Data in this exercise

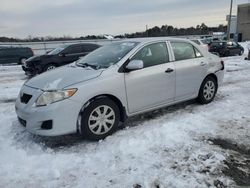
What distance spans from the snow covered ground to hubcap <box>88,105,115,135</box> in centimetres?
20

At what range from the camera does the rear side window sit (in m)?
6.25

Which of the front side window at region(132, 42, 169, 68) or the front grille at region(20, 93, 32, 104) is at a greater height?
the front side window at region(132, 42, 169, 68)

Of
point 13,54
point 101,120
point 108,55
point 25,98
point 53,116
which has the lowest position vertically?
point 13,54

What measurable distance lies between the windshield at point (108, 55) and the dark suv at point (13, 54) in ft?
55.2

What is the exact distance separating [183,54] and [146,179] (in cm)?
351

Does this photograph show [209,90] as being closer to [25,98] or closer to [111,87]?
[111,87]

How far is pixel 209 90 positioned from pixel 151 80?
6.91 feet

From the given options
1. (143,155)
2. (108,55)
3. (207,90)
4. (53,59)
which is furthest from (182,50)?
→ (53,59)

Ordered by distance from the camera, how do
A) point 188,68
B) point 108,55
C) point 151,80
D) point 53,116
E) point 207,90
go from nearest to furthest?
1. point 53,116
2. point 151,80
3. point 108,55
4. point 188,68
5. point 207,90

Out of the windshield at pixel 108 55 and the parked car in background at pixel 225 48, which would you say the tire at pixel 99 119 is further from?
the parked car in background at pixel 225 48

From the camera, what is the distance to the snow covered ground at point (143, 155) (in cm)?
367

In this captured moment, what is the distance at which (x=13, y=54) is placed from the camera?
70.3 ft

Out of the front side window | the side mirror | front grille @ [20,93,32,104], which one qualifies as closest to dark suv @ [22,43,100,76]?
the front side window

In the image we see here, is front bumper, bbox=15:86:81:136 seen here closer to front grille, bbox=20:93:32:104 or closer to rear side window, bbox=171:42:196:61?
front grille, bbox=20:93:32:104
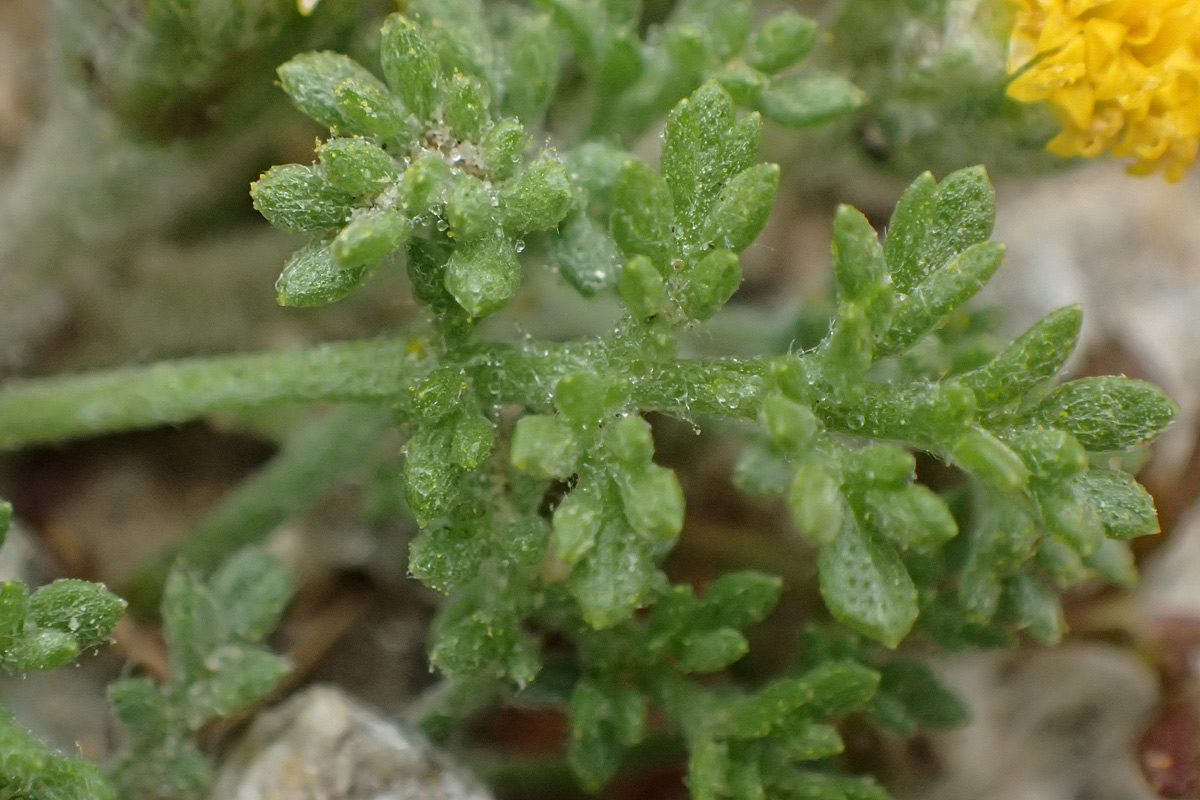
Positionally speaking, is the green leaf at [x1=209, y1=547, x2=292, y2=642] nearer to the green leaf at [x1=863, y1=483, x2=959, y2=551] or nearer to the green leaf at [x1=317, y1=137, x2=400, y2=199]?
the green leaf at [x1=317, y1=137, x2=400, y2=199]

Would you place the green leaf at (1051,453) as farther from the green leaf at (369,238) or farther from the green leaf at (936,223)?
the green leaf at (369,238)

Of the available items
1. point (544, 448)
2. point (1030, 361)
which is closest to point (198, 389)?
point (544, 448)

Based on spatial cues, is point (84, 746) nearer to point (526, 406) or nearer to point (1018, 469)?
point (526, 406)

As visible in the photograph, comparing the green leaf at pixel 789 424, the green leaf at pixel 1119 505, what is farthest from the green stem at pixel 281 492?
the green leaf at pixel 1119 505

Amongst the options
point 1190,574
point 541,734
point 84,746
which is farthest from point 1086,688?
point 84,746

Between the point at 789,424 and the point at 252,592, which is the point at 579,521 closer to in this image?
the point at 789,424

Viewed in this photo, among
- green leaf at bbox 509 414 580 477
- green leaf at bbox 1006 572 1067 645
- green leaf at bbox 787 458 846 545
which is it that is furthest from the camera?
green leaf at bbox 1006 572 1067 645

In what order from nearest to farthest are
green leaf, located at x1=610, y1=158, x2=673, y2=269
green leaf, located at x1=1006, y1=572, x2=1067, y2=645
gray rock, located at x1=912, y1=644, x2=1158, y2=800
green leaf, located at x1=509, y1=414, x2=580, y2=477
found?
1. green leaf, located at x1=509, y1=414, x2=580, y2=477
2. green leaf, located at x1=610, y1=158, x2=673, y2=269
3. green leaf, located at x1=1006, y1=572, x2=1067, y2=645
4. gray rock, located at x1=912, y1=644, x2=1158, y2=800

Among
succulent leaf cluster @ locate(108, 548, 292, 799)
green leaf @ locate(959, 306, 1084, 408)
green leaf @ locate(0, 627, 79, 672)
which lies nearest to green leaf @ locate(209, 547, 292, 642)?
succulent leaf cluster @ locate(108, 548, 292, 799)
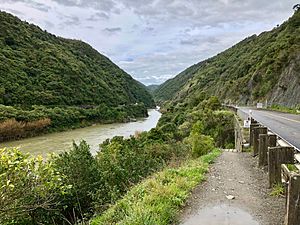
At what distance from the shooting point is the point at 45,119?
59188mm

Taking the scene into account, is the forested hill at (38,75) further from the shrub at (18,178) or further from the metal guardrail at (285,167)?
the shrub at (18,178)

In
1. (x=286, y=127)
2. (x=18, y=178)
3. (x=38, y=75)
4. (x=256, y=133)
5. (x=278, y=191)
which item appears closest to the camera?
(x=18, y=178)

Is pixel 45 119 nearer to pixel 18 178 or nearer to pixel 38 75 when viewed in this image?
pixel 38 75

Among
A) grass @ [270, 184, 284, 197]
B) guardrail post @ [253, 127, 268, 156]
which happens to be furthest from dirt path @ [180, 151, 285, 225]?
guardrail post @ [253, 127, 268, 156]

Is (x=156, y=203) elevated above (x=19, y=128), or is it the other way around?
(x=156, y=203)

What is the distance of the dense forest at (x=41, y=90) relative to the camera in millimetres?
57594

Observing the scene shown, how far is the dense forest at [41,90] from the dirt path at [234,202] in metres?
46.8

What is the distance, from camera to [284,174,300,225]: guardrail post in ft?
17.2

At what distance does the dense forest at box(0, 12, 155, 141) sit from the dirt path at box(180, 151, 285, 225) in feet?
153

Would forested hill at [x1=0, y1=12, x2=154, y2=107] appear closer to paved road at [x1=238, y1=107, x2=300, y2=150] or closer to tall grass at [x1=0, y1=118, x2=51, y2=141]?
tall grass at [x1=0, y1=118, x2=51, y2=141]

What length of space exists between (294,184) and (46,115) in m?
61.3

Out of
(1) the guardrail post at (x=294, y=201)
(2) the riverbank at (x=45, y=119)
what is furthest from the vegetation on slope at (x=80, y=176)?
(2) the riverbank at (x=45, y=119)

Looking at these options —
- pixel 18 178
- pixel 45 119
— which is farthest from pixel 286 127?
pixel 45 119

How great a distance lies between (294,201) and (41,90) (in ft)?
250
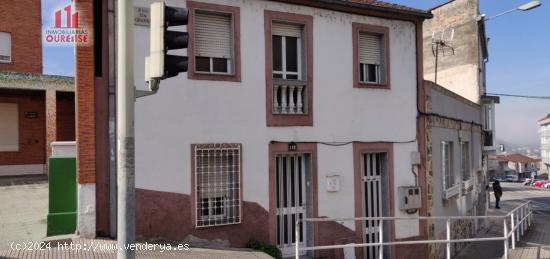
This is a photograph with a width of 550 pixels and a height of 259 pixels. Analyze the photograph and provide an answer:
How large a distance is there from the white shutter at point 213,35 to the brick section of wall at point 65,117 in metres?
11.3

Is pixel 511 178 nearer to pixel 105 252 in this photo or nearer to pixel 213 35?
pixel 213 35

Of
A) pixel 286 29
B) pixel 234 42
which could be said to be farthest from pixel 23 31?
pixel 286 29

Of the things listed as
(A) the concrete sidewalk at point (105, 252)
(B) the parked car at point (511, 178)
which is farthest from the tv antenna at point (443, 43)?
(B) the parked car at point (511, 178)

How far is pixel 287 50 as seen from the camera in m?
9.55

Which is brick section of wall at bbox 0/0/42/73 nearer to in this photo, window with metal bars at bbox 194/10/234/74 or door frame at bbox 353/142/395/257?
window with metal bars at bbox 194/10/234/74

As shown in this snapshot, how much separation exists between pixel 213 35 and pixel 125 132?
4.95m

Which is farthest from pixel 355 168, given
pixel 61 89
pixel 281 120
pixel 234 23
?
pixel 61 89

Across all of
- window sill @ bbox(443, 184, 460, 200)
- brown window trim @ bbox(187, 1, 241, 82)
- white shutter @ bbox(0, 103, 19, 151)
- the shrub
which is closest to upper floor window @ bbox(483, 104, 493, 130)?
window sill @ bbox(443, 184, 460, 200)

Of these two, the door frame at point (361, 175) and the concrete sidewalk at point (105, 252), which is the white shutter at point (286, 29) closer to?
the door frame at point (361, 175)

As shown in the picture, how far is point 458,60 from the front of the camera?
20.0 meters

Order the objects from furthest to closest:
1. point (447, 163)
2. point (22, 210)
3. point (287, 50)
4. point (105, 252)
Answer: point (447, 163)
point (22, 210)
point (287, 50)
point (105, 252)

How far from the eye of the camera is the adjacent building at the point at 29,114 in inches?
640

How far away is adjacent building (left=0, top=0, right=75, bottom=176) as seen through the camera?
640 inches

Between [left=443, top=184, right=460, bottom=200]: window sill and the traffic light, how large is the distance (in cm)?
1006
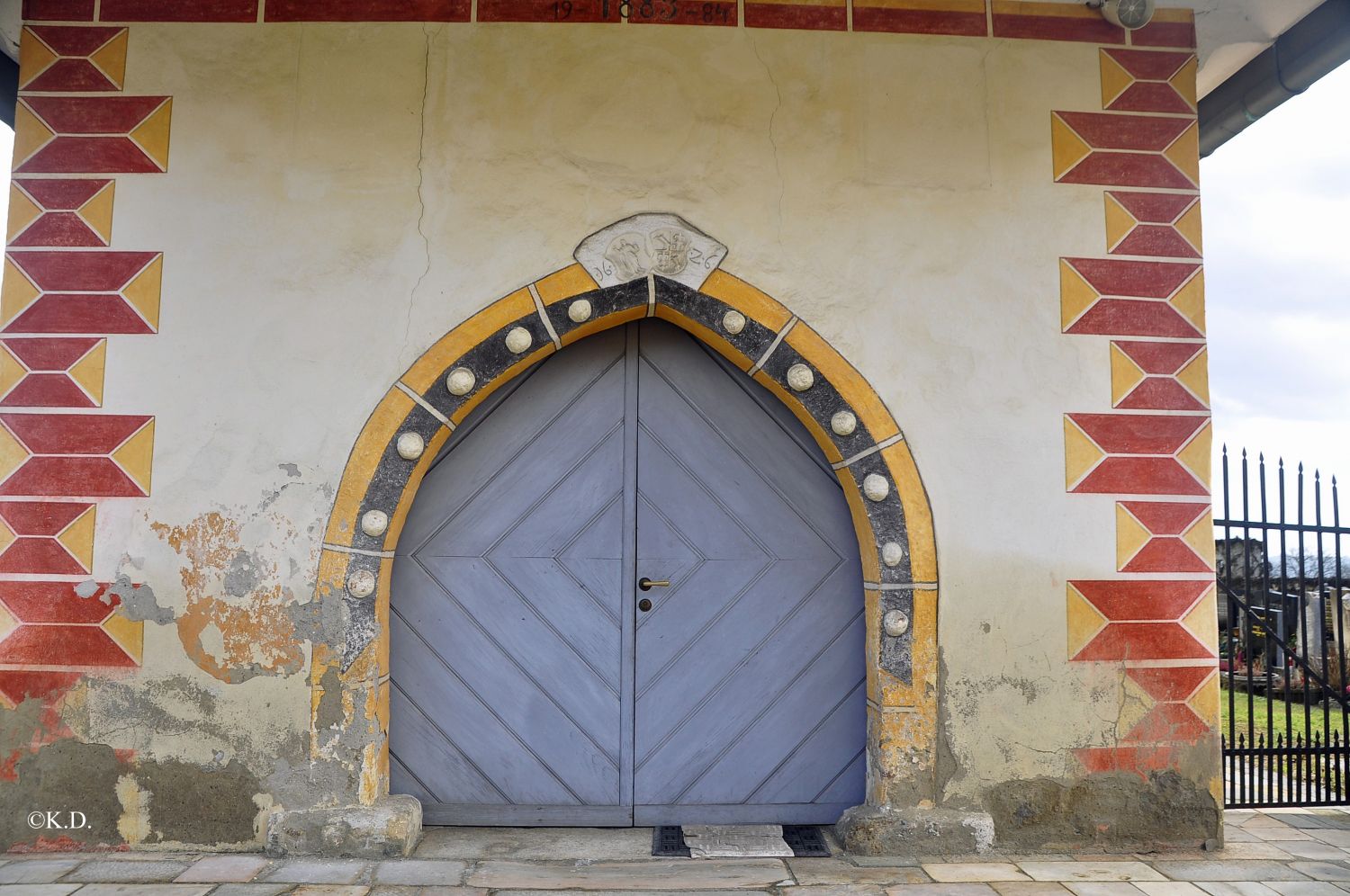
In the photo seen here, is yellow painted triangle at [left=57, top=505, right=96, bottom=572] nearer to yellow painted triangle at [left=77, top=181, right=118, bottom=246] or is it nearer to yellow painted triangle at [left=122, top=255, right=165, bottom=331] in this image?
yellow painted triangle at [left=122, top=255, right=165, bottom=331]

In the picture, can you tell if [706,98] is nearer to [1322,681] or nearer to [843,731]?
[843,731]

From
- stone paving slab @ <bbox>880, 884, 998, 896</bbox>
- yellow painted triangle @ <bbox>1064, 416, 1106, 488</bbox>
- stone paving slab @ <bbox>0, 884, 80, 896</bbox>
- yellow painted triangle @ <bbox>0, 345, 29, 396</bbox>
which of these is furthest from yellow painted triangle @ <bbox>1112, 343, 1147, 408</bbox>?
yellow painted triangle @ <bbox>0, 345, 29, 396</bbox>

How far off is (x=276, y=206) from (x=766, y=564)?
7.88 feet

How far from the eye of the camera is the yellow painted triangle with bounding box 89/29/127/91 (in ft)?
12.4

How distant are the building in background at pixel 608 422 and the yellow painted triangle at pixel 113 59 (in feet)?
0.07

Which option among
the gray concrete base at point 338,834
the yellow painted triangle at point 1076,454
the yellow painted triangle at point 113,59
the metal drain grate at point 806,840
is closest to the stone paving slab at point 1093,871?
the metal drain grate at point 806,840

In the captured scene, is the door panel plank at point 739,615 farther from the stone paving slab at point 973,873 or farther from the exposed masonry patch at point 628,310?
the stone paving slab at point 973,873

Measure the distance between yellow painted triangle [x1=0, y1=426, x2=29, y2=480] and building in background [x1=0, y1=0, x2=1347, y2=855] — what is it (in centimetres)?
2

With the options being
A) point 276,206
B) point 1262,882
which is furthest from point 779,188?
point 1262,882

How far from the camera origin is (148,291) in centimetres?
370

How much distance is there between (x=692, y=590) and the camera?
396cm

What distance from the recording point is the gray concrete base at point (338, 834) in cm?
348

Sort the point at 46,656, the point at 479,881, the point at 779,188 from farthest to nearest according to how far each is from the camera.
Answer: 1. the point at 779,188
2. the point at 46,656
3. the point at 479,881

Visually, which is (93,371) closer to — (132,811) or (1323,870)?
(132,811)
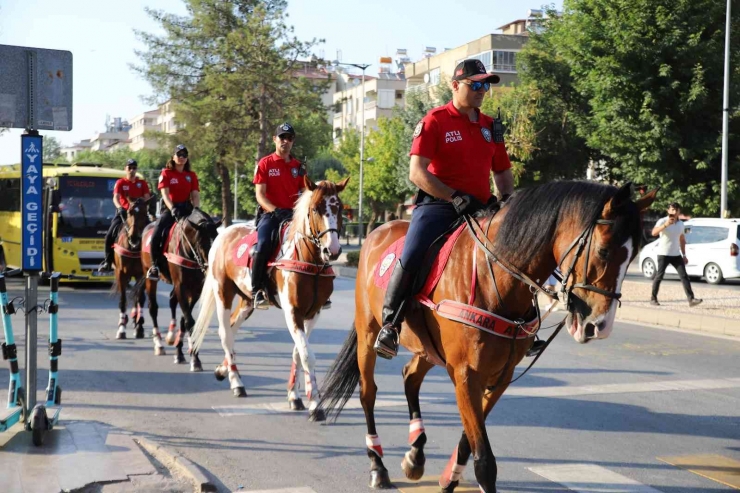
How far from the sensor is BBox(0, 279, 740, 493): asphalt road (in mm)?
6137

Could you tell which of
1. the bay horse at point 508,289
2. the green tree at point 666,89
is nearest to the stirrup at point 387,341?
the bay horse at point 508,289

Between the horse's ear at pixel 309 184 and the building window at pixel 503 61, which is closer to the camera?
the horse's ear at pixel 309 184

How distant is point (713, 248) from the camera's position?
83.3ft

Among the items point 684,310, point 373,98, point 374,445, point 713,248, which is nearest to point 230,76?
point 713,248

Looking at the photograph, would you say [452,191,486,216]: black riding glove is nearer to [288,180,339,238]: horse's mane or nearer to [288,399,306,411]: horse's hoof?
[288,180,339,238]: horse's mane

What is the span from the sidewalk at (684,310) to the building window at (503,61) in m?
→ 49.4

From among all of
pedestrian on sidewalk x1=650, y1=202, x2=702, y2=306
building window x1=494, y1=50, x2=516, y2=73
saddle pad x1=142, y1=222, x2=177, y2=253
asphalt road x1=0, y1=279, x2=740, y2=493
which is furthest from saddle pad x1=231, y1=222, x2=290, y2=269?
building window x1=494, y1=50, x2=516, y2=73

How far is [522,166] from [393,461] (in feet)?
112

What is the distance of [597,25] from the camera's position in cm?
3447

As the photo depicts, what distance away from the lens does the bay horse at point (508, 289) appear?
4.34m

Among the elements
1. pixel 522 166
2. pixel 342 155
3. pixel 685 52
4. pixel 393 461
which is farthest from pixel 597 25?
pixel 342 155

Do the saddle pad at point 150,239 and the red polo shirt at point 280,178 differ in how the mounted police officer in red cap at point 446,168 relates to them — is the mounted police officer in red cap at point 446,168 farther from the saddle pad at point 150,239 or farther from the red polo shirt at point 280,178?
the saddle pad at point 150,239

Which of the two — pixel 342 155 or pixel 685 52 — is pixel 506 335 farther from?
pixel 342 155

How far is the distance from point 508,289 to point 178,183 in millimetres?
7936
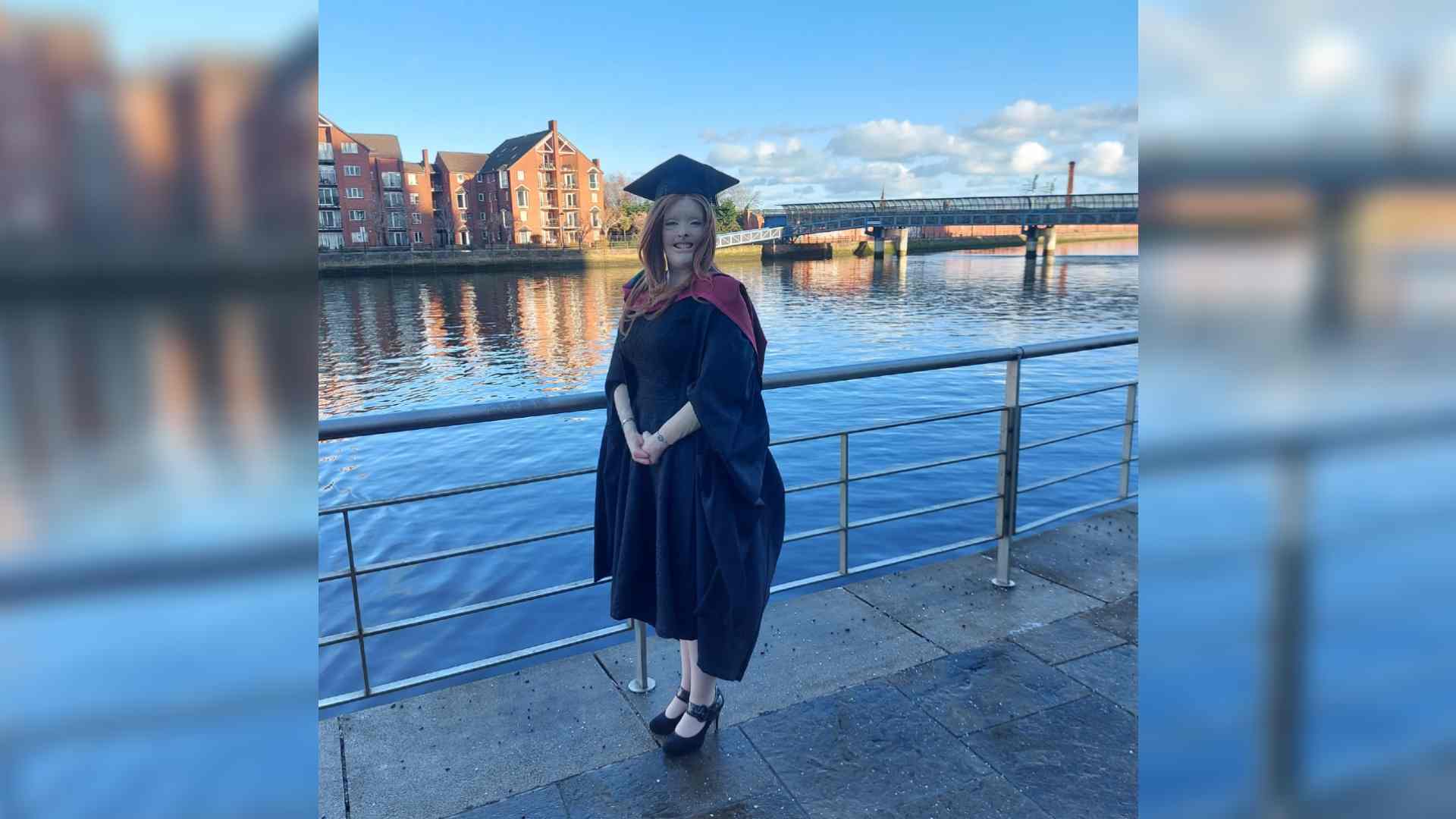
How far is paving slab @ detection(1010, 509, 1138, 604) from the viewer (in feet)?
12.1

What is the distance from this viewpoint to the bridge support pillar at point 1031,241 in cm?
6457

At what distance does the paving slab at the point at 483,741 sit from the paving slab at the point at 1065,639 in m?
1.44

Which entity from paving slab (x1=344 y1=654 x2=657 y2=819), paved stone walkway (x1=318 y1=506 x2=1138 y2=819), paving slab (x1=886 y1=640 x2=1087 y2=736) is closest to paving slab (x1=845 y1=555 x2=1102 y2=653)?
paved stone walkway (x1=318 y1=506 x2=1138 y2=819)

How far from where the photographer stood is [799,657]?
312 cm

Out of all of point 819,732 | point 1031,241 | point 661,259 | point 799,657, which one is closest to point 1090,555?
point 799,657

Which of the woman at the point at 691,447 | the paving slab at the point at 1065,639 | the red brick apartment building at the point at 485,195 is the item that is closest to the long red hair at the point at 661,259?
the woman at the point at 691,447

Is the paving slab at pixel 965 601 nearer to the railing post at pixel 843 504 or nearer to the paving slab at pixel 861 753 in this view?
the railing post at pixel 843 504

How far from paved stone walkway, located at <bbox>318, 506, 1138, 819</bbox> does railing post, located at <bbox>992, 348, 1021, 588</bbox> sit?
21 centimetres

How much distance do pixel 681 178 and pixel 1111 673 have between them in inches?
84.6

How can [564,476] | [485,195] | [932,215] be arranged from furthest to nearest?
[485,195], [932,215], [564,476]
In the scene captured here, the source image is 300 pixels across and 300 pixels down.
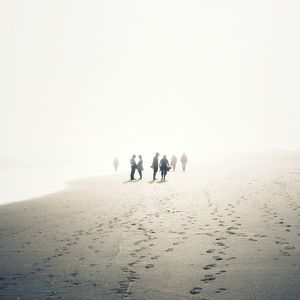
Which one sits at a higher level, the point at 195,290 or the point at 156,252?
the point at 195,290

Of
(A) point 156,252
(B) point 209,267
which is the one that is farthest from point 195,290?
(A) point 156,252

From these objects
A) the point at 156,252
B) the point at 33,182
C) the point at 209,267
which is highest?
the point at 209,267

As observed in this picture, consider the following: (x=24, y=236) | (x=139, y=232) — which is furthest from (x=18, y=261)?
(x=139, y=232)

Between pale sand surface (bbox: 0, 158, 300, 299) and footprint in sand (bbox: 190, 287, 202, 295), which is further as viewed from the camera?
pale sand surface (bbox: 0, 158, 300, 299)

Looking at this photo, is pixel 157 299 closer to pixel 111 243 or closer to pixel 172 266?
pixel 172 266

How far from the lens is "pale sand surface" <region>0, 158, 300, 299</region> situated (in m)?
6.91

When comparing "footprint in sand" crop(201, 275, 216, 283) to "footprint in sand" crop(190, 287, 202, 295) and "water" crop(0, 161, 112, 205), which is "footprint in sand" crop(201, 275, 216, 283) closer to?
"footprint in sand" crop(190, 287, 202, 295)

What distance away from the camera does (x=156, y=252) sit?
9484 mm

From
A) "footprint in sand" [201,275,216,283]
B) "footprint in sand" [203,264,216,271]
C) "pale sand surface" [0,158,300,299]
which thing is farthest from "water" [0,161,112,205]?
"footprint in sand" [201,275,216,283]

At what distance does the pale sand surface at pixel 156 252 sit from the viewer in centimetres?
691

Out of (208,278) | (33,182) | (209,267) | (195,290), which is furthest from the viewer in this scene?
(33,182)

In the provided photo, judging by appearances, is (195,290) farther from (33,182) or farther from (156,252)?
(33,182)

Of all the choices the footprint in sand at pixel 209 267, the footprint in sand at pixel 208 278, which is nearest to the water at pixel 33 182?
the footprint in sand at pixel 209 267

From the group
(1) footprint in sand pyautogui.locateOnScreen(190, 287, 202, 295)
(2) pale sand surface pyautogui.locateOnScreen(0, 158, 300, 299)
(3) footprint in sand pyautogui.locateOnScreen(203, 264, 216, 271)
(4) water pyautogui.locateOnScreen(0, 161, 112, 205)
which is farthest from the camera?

Written request
Can you copy out the records word for word, starting at the line that has "Which is farthest from pixel 355 168, given" and stopping after the line that has "20.0 meters"?

Task response
Which is farthest from pixel 355 168, given
pixel 61 89
pixel 281 120
pixel 234 23
?
pixel 61 89

Across all of
- window sill @ bbox(443, 184, 460, 200)
- brown window trim @ bbox(187, 1, 241, 82)
- white shutter @ bbox(0, 103, 19, 151)
- the shrub
which is closest to upper floor window @ bbox(483, 104, 493, 130)?
window sill @ bbox(443, 184, 460, 200)

Of these two, the door frame at point (361, 175) and the concrete sidewalk at point (105, 252), which is the white shutter at point (286, 29) closer to?
the door frame at point (361, 175)

As shown in the picture, how far is point 458,60 from the front of the camera?
20.0 meters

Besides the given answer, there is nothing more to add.